## Tareas pendientes:
1 – Según el texto sobre Los cuerpos del verano, ¿qué pregunta conforma la columna vertebral de la novela de Martín Felipe Castagnet?
2 – Retoma el texto sobre Los cuerpos del verano y continúalo a partir de su última oración.

## Fragmento del texto:
..............................

4 jun 2013

El futuro llegó hace rato


                En su genial Mientras escribo, Stephen King cuenta que muchas de sus obras provienen de una pregunta en condicional: ¿Y si...? Salem`s Lot, por ejemplo, traducido al español como La hora del vampiro, proviene de la pregunta ¿Y si unos vampiros invadieran un pueblito de Nueva Inglaterra? Lo mismo se le puede adjudicar a muchas de sus obras: provienen de una posibilidad, que termina siendo la columna vertebral de la novela.
                En Los cuerpos del verano, la primera novela de Martín Felipe Castagnet, galardonada con un Premio la Joven Literatura organizado en Francia, el método es el mismo. ¿Y si los muertos pudieran volver con otro cuerpo?, es la pregunta que conforma su columna vertebral, y a la vez la punta del ovillo para desenrollar la trama.

..............................

## Extracto de datos:
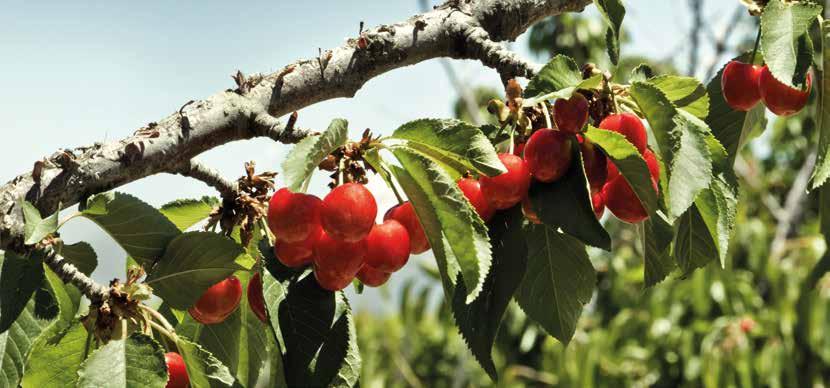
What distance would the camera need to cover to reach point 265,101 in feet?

..............................

## Respuestas esperadas:
1 – ¿Y si los muertos pudieran volver con otro cuerpo?

2 –
                La misma, por otro lado, es simple: un hombre llamado Rama vuelve a existir en el cuerpo de una mujer. Vuelve después de muchos años, con sus hijos y nietos ya viejos, y algunas cuentas pendientes de su vida anterior. Esto le permite al narrador desarrollar gradualmente un mundo, un universo propio y distópico que –como toda la ciencia ficción contemporánea- algo le debe a James Ballard y a Kurt Vonnegut y al Dios Tutelar Pilliph K. Dick, sin ceñirse estrechamente a ninguno de ellos, porque es una novela con estilo propio. Además, logra lo que pocos autores del género: que su ficción suene “argentina”, sin la necesidad de que sus personajes escuchen tangos o tomen mates o se engullan un bife de chorizo.
                Asistimos al monólogo cansado y escéptico del protagonista, que tiene que aprender a vivir con “un cuerpo gordo de mujer que nadie más quiere”, arrastrando una batería consigo para lograr la subsistencia. El lenguaje de la novela es claro y no incurre en la literatura: es decir, en la artificiosidad, en la “belleza” deliberada.     
Como toda excelente novela de ciencia ficción, Los cuerpos del verano trasciende la cuestión científica para preocuparse por dilemas relacionados a cuestiones más centrales, incluso (¿puedo usar esta palabra?) universales.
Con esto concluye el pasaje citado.